TOMPKINS COUNTY, N.Y.—Have you heard? Rents in Tompkins County are quite high. And, apparently, trending upwards, though you may have known that too.
A recent study conducted by the Washington Post shows that rent prices in Tompkins County have risen 12.3% since the beginning of 2020 for multi-family rentals. That figure is the fourth highest among New York counties, only behind Suffolk, Ontario and Saratoga Counties. Local rents have come under even more scrutiny in 2022 as tenants push back against evictions as the statewide eviction moratorium closed this year.
Average rent, according to the Post’s study, is $1,702 locally. That ranks 108th among counties in the United States, just behind Denver County in Colorado, which is about 7 times larger than Tompkins County. That’s in the highest 10 percent in the country in terms of county-wide rents.

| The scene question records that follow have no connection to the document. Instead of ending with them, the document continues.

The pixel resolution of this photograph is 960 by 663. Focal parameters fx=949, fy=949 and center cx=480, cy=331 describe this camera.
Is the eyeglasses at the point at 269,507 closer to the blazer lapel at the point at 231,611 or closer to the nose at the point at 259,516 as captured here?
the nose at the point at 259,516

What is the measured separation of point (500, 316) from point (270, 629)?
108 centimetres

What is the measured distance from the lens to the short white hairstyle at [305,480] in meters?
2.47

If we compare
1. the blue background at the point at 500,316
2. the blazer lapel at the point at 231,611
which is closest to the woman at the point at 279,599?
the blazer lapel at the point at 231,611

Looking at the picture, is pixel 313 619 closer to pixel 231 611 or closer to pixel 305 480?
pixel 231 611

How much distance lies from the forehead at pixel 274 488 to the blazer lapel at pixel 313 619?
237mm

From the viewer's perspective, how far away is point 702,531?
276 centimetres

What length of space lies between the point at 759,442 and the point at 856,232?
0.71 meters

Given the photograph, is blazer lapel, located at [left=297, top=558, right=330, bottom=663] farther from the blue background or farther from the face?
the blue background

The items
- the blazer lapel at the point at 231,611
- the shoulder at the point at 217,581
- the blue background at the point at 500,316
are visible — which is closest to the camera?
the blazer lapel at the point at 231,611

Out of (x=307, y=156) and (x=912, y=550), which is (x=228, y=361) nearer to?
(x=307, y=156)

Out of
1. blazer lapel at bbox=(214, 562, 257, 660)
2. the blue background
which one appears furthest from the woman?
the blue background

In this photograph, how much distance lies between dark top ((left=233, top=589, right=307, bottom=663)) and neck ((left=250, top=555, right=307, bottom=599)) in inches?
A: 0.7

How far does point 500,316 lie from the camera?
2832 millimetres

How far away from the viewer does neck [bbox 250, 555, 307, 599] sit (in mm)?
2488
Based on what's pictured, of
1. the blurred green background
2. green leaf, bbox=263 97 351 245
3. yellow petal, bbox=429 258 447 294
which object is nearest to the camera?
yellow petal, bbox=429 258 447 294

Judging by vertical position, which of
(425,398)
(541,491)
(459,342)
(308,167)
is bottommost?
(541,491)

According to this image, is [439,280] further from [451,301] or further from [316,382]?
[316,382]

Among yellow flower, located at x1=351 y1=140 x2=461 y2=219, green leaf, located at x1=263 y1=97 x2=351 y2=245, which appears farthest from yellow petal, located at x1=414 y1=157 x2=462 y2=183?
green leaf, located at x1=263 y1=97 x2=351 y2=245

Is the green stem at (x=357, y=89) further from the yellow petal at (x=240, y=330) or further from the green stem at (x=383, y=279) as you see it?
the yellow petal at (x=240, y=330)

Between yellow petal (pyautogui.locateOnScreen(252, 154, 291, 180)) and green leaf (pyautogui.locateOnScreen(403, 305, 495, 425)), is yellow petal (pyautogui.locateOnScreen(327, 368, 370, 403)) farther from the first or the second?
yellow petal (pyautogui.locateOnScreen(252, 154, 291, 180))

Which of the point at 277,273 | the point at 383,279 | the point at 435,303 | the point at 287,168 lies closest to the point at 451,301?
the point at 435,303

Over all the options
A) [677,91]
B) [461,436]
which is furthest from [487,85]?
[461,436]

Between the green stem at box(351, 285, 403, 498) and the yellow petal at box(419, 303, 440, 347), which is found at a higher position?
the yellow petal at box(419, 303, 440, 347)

Predictably, all counties near Tompkins County have rising rent prices, but they aren’t rising at the rate of Tompkins County’s. The Post lists Cortland County and Seneca County with an 8.1% and 6.4% rises respectively, while the others nearby have risen less than 5% since the pandemic began.

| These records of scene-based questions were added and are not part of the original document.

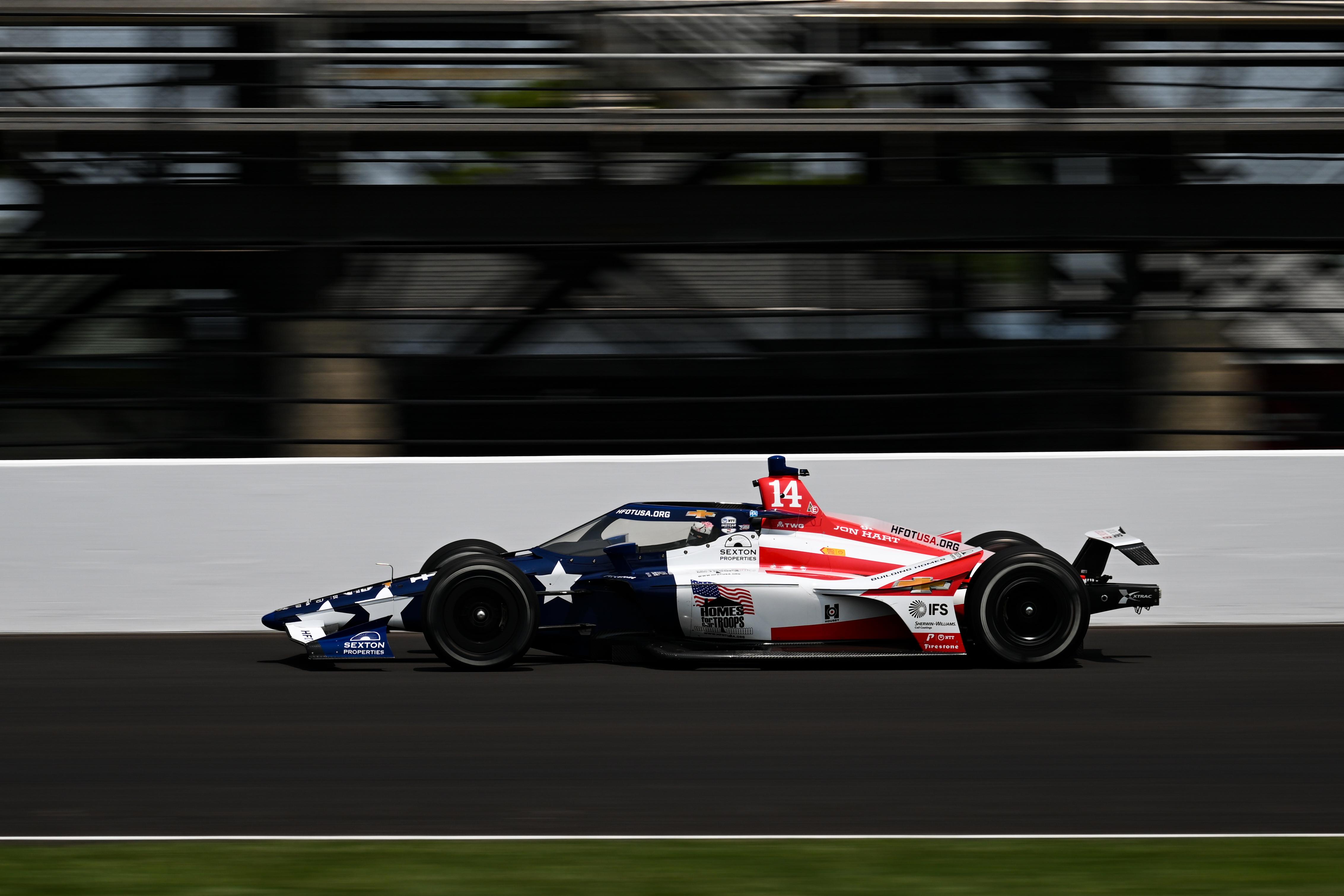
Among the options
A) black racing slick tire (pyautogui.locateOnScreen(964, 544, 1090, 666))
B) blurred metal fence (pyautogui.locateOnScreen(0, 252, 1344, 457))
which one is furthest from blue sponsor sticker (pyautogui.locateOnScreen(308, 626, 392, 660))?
black racing slick tire (pyautogui.locateOnScreen(964, 544, 1090, 666))

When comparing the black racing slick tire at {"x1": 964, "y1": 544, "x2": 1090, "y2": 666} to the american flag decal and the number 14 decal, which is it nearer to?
the number 14 decal

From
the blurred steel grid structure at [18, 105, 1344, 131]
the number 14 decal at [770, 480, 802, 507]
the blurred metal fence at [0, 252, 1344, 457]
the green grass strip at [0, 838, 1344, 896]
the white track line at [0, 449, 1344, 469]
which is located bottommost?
the green grass strip at [0, 838, 1344, 896]

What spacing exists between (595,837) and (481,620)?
3661mm

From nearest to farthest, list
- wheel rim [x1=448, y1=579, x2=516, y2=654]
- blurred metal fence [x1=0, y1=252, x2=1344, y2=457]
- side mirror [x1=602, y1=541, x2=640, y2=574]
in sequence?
wheel rim [x1=448, y1=579, x2=516, y2=654] < side mirror [x1=602, y1=541, x2=640, y2=574] < blurred metal fence [x1=0, y1=252, x2=1344, y2=457]

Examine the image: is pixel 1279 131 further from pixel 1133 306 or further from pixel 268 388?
pixel 268 388

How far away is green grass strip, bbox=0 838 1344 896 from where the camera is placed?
438 centimetres

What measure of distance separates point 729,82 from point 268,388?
4303 mm

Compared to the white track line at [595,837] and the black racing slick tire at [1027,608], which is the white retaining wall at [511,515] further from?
the white track line at [595,837]

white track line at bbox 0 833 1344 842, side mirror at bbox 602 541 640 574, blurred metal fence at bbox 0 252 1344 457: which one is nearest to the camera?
white track line at bbox 0 833 1344 842

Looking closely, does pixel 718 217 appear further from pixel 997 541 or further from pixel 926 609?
pixel 926 609

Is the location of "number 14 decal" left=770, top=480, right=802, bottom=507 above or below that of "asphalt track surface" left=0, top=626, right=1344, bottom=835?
above

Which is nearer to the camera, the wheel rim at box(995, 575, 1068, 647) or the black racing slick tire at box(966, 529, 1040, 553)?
the wheel rim at box(995, 575, 1068, 647)

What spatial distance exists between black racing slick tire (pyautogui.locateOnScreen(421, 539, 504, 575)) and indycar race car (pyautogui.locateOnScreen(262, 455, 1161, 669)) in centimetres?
50

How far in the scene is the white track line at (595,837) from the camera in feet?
16.2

Luckily, Tompkins County does not land among the highest rates of increase nationwide during the pandemic. Fourteen counties have seen their rents rise 22% since early 2020, the highest percentage increase in that time period found by the study.

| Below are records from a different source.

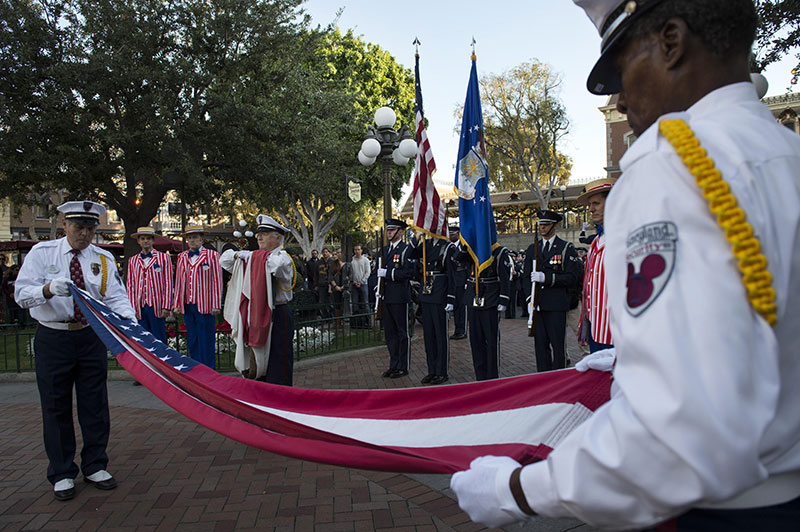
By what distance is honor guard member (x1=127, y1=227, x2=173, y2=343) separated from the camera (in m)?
8.45

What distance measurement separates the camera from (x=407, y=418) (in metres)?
2.32

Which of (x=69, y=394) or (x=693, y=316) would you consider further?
(x=69, y=394)

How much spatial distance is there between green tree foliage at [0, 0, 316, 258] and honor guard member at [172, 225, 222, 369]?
6.75 m

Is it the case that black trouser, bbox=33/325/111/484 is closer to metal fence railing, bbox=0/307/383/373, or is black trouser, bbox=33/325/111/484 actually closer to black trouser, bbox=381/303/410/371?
metal fence railing, bbox=0/307/383/373

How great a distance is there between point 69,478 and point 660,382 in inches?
191

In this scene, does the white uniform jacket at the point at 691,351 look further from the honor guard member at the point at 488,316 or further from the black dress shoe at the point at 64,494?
the honor guard member at the point at 488,316

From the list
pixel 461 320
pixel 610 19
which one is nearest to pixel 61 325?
pixel 610 19

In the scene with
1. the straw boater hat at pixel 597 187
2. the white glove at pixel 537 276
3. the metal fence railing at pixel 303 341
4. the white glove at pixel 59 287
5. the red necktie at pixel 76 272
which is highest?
the straw boater hat at pixel 597 187

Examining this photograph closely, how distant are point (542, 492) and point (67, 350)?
451 centimetres

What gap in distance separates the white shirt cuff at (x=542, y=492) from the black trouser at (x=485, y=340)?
630 centimetres

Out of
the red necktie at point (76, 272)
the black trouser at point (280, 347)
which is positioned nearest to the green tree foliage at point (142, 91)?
the black trouser at point (280, 347)

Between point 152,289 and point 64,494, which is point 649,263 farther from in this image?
point 152,289

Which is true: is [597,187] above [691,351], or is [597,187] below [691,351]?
above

As mentioned above, the numbers don’t necessarily come as a huge surprise, though seeing how closely they compare to other, more populous places around New York and the country is a stark reminder of the brutal rental market locally, despite myriad efforts to increase the housing stock and alleviate rent burdens.
Compared to metro areas, which are also listed in the study, Tompkins County rents are now near the level of Trenton, N.J. (which also has an Ivy League school whose study body applies upwards pressure on the rental market in Princeton University), Vallejo and San Bernardino in California, and more expensive monthly rents on average than Sacramento, California or Tampa Bay, Florida.